Seanad debates

Wednesday, 15 May 2024

An tOrd Gnó - Order of Business

 

10:30 am

Photo of Tom ClonanTom Clonan (Independent) | Oireachtas source

I raise an issue on which I have been contacted by survivors of the St John Ambulance Ireland of an appalling scenario where young people, who were handed over in loco parentis and in good faith to participate in the activities and learnings associated with St John Ambulance Ireland and that public service, were sexually assaulted and raped. I know myself from the work I have done in this area with members of the Defence Forces the deep moral injury which is associated with sexual violence, particularly where trust is violated and where the survivor is a child.

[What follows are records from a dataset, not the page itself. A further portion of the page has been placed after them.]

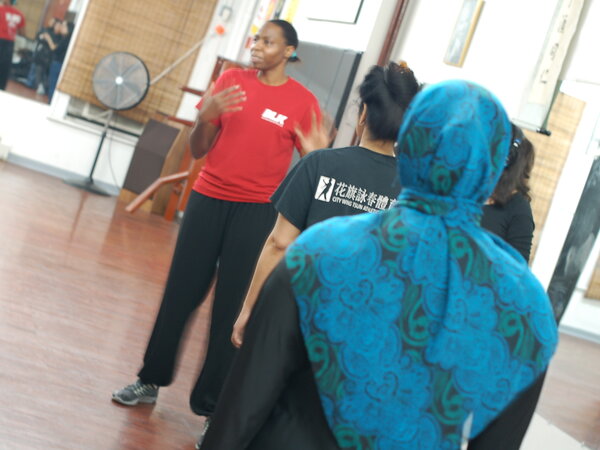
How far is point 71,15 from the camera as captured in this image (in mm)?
10570

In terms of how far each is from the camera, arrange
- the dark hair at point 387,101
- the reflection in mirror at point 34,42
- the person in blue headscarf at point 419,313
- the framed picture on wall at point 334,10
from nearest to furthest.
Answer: the person in blue headscarf at point 419,313 < the dark hair at point 387,101 < the framed picture on wall at point 334,10 < the reflection in mirror at point 34,42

Those survivors were written to by the judge who carried out the inquiry on 28 November 2022 and were told that the inquiry had concluded and that the recommendations had been issued. It is now 18 months later and despite the fact that the State is funding a safeguarding officer at St John Ambulance Ireland, those recommendations have not yet been implemented. That is a disgraceful and reprehensible state of affairs which is there in full public view. We as public representatives must hold St John Ambulance Ireland to account for this because that deep moral injury caused by sexual assault and rape, particularly of a child, is compounded by the moral distress of realising that the organisation concerned is not implementing the recommendations of the judge's report.I recall being in a radio studio with Colm O'Gorman of Amnesty International when he outlined the manner in which he had been groomed and sexually assaulted and how the trust that his parents had placed in a priest was betrayed. He commented on the statement that you should forgive the person who committed these offences. Colm O'Gorman said something that has stayed with me ever since. He said it is up to them to forgive themselves, but in order for them to forgive themselves, they have to admit or have insight into the wrongdoing. St John Ambulance is clearly an organisation that has not reached that state of self-awareness. The fact that it has not implemented the judge's recommendations is an insult to survivors and compounds their moral distress. I want a debate in this House about St John Ambulance, Scouting Ireland and all the other organisations that are recidivist and that resist the necessary changes required to safeguard our young people.